Thumb-sucking is a natural reflex, as is finger and pacifier sucking. It may make your child feel happy and/or provide a sense of security. A sucking habit can, however, produce harmful changes in jaw development. How intensely a child sucks will greatly impact whether dental problems result in the future. By stopping the habit now, some self-correction may be possible. If the habit continues, however, additional changes in jaw relationship, teeth and facial appearance may occur. These changes may require some type of orthodontic treatment in the future.
A few suggestions to help your child get through the sucking habit:
Positive Reinforcement - Instead of scolding your child when he/she sucks his/her thumb, praise them when they don’t. Positive reinforcement can be very effective - studies show this technique has the highest rate of success.
Books – There are two books that you can get from the local library - David Decides About Thumbsucking, by Susan Heiter, Ph.D. and Harold’s Hideaway Thumb, by Harriet Sonnenschein – that are very educational and which provide useful techniques aimed at ending thumb sucking.
New Rules – You can make a rule that your child can only suck their thumb/fingers/pacifier while in your home or in their bedroom. If you child can do it anywhere at anytime, there may not be much of a reason to stop.
Bitter or Spicy – You can try the bad tasting stuff available at pharmacies. This does work with some children, but only about 10% of the time. Please use caution with this as children may rub their eyes with the irritants.

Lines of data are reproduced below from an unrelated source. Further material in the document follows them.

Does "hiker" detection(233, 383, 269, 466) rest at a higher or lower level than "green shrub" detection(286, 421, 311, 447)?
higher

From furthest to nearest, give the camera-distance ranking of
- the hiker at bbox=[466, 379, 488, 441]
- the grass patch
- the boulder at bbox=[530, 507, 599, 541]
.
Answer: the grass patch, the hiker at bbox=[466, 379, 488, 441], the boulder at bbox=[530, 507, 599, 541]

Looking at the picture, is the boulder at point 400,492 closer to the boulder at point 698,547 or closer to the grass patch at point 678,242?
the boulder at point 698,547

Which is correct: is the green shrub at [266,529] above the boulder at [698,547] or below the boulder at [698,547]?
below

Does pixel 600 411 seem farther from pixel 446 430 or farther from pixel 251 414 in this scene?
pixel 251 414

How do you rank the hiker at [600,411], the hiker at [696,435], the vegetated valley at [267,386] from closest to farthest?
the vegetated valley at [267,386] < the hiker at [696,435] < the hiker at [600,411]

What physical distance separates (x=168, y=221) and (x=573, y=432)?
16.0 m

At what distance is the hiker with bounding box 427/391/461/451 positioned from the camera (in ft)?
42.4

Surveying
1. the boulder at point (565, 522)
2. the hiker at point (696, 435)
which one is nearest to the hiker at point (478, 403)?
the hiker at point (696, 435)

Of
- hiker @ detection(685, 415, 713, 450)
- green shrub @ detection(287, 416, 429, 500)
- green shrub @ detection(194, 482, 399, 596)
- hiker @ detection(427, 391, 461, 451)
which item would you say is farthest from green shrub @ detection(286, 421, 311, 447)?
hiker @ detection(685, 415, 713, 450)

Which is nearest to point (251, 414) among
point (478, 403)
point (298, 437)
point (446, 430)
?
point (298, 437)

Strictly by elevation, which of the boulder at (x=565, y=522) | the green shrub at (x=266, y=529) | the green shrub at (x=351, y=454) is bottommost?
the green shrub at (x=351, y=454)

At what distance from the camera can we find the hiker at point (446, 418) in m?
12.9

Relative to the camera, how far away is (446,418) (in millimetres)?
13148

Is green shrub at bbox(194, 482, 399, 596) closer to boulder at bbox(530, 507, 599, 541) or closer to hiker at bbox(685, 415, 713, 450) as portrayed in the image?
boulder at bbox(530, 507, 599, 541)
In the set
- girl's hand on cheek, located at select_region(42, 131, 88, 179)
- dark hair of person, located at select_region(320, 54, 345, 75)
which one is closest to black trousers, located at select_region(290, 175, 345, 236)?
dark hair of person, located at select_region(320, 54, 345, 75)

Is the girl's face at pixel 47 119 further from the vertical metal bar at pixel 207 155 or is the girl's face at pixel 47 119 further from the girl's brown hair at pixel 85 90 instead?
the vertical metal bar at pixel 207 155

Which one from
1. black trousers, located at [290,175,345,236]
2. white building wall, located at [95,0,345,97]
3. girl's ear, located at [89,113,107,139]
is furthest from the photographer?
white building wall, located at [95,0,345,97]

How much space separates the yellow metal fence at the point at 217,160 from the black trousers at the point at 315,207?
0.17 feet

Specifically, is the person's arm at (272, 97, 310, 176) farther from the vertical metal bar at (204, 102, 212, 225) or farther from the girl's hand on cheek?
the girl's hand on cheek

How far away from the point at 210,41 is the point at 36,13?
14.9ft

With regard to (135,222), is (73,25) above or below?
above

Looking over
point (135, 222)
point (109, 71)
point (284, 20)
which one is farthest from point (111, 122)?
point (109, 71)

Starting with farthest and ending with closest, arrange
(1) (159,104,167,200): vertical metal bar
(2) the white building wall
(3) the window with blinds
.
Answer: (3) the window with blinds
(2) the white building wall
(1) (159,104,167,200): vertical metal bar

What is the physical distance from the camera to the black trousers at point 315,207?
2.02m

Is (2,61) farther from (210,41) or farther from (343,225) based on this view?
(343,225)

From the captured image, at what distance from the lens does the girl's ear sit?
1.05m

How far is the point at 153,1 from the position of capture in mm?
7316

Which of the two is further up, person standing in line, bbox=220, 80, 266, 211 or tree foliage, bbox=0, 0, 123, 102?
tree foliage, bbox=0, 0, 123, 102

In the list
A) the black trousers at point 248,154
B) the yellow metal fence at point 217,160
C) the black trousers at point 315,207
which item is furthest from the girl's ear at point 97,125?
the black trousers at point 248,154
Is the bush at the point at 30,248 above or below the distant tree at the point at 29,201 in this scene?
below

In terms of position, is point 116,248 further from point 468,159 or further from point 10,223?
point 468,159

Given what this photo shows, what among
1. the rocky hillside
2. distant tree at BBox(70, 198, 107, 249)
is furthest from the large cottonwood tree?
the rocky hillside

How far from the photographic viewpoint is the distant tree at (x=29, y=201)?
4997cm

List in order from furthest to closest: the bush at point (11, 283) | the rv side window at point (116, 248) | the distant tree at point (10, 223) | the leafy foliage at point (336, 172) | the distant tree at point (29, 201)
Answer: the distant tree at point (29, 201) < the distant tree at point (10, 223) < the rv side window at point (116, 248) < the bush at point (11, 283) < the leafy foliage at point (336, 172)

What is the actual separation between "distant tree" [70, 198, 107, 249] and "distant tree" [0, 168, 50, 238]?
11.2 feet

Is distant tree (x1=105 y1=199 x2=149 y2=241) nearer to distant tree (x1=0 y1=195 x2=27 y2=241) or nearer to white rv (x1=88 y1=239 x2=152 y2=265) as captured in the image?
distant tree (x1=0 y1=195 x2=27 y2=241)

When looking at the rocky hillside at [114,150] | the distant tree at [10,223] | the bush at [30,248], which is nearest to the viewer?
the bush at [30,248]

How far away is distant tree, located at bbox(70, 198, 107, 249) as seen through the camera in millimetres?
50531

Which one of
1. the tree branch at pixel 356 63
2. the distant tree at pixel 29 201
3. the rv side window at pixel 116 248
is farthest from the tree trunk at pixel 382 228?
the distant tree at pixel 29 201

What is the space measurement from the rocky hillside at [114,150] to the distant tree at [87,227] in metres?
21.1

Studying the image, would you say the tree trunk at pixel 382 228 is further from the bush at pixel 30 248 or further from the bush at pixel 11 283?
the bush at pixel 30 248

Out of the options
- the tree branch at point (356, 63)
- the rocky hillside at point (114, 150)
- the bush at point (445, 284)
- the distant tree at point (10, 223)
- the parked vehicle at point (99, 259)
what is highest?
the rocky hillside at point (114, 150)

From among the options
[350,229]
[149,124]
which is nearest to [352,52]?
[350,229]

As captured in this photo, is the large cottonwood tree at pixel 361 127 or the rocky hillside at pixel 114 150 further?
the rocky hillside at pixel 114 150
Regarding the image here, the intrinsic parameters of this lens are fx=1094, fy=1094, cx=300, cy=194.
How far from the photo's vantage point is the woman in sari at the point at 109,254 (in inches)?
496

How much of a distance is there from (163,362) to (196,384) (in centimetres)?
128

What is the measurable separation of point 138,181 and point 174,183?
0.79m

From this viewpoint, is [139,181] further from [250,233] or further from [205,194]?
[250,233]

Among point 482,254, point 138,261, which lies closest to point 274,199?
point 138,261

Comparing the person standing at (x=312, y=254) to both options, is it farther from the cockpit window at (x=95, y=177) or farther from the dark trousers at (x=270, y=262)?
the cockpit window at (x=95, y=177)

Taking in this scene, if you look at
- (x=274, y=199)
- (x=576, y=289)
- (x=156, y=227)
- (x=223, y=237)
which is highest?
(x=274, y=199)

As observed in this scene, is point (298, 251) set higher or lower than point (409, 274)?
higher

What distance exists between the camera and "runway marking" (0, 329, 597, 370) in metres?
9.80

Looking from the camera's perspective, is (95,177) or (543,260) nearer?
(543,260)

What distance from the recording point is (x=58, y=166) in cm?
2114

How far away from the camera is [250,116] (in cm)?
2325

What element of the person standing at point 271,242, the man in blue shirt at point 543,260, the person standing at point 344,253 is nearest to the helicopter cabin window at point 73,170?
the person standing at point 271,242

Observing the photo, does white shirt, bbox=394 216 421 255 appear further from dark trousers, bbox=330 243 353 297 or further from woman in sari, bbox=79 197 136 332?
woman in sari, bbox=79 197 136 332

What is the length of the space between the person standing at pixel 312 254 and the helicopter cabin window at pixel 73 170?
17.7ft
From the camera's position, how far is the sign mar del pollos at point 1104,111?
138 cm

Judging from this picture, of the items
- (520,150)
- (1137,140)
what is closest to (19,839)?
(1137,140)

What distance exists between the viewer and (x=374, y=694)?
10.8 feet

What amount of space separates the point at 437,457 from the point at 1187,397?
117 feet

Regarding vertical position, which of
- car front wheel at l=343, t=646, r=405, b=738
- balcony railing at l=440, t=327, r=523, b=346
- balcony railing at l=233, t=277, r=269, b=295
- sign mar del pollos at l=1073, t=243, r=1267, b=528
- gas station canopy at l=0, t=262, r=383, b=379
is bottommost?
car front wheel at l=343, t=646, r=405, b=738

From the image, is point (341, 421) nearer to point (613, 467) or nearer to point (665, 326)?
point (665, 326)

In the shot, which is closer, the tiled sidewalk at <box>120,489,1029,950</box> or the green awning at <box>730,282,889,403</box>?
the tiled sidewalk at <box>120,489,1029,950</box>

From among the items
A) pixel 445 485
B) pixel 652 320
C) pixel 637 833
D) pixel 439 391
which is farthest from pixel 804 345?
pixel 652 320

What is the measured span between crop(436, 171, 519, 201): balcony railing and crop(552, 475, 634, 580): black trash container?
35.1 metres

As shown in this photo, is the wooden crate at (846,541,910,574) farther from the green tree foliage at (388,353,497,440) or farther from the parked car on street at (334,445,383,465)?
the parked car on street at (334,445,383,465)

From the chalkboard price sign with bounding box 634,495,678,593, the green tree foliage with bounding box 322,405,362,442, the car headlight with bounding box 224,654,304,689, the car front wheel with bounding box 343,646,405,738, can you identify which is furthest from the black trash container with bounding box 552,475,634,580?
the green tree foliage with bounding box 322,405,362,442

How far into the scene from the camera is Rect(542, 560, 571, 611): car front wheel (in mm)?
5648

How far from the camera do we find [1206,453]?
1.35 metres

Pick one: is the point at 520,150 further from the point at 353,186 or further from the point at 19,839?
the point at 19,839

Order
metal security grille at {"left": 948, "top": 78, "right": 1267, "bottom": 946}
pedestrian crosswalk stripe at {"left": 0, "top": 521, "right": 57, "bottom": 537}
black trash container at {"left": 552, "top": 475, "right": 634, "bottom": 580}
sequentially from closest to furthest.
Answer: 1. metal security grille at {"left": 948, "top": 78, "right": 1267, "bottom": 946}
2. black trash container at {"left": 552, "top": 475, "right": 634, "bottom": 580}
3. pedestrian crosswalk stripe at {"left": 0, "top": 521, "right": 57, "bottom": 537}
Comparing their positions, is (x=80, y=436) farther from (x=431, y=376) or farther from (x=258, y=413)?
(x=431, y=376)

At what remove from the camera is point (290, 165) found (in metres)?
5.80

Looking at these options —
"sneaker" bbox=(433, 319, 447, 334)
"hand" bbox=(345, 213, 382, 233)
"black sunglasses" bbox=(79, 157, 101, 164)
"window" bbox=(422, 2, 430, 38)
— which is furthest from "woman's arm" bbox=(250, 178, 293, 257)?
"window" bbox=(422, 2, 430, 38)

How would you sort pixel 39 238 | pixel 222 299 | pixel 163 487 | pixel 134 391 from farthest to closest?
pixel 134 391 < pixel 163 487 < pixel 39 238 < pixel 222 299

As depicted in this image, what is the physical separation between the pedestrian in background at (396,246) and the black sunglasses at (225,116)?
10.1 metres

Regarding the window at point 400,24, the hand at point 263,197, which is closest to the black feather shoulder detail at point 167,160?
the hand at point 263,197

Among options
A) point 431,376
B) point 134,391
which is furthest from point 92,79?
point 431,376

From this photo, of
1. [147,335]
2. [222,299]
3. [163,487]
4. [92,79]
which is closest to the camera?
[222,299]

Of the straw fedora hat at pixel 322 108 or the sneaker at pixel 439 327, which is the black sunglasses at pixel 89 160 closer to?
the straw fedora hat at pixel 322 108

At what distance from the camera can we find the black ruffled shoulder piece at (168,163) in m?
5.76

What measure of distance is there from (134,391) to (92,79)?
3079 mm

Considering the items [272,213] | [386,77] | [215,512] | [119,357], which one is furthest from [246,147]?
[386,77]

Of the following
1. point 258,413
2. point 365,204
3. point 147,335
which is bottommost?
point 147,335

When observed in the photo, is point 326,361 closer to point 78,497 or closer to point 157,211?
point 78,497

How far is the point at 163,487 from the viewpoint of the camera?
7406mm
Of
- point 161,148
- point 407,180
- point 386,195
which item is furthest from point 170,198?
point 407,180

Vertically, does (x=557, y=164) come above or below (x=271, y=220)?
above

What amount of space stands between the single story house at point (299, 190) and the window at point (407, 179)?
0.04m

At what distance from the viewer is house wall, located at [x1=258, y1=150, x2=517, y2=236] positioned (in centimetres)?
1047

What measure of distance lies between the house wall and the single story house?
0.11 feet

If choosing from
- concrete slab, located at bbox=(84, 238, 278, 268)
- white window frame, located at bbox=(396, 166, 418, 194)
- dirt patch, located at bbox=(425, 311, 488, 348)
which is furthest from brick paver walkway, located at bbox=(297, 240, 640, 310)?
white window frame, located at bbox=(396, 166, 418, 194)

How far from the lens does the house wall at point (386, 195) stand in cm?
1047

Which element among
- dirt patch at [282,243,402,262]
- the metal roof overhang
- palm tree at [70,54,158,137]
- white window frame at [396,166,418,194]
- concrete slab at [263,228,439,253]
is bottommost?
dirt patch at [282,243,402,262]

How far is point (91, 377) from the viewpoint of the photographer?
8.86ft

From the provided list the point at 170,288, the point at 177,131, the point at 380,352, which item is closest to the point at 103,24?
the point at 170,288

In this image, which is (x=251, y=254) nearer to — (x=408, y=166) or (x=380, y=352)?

Restraint – Try a Band-Aid or sock on your child’s hand. If his/her fingers are not available, they can’t suck on them.
Appliance – We can make an appliance to help you child break the habit. The appliance is made by our orthodontic lab and is cemented to your child’s upper back teeth. It is relatively successful if your child wants to stop the habit. On the other hand, if your child does not want to stop the habit, don’t waste your money on this, as you child will find a way to suck around the appliance.